In the taxi to the airport, Robert talked about how grateful he was to Hamish for persuading him to give our relationship another chance. ‘I must give Hamish a painting as a thank you,’ he said, as we boarded the plane.

When we arrived home, I caught Noah’s eye and gave him a tentative thumbs-up. He clenched his fist and mouthed, ‘Yes!’

The following morning, Robert got up, dressed, helped make breakfast for the children and did the school run while I went to play tennis. A sixth sense sent a chill through my bones as I re-entered the silent house and went upstairs to my desk. An index card stared up at me. On it, in Robert’s usually illegible script, were two clear words: I’ve gone.

We’d taken advice about how to talk to children about our separation. Both parents must sit down and explain that Mummy and Daddy still love each other, even though they don’t want to live together anymore. However, this calm approach clearly wasn’t going to work in our case.

I was told that morning that asking children to write their feelings down is a good way to help them organise their thoughts. I dreaded hearing their voices as they come home from school. A number of kind friends, including Hamish, had come to the house to simply be there. First Noah came in; on seeing me, he also had a sixth sense and said nothing but opened his pencil case and started snapping his pencils in half, one by one. Next came Flo, then Louis, then Ivo. I told them one at a time. They were terrified and didn’t know whether to cry, to rage, to blame or to dissolve.

‘I know what we’ll do,’ I said, remembering what I’d heard that morning. ‘Let’s all go upstairs and write a letter.’
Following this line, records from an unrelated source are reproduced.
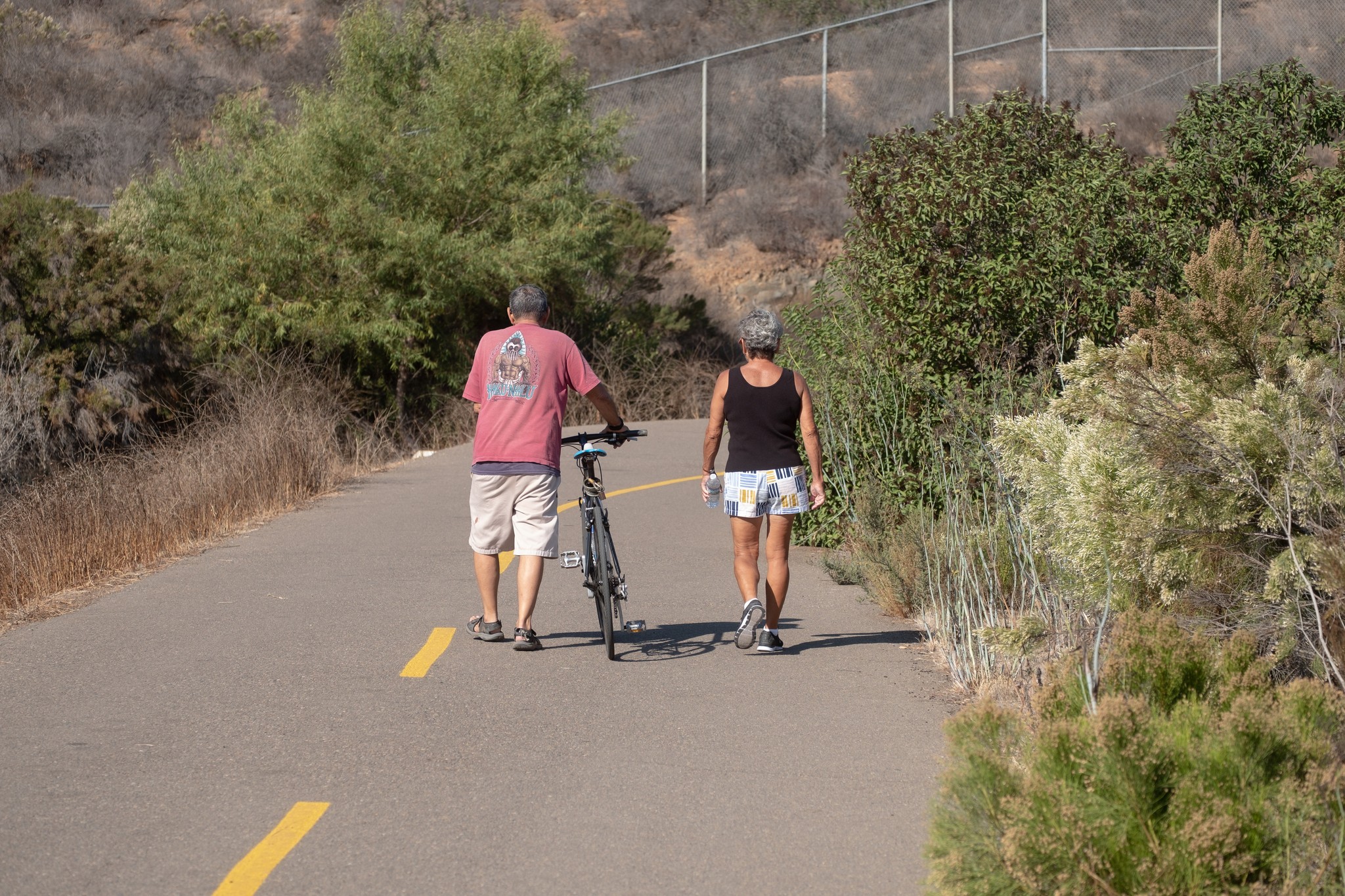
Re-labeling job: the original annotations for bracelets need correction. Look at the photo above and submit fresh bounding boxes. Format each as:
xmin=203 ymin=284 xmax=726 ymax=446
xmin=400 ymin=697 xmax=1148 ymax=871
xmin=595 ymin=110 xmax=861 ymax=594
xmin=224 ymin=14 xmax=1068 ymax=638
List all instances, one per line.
xmin=608 ymin=417 xmax=624 ymax=431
We went to the study and I gave each of them a sheet of paper and a pencil. Ivo started to draw a house.

‘I’m going to write to Becky’s mother,’ said Noah. ‘She must be able to stop her daughter from taking Daddy away from us. It’s just not allowed.’

Flo chose to write a letter to her father, while Louis wanted to get straight to the point, and decided to write to Becky herself. ‘Mum,’ said our seven-year-old dyslexic son, chewing the end of his pencil as he grappled with his thoughts, ‘how do you spell “fucking”?’

Without a beat I replied, ‘f, u, curly c, kicking k, i, n, g.’

‘Thanks, Mum,’ he said, deep in concentration. ‘Now, how do you spell “bitch”?’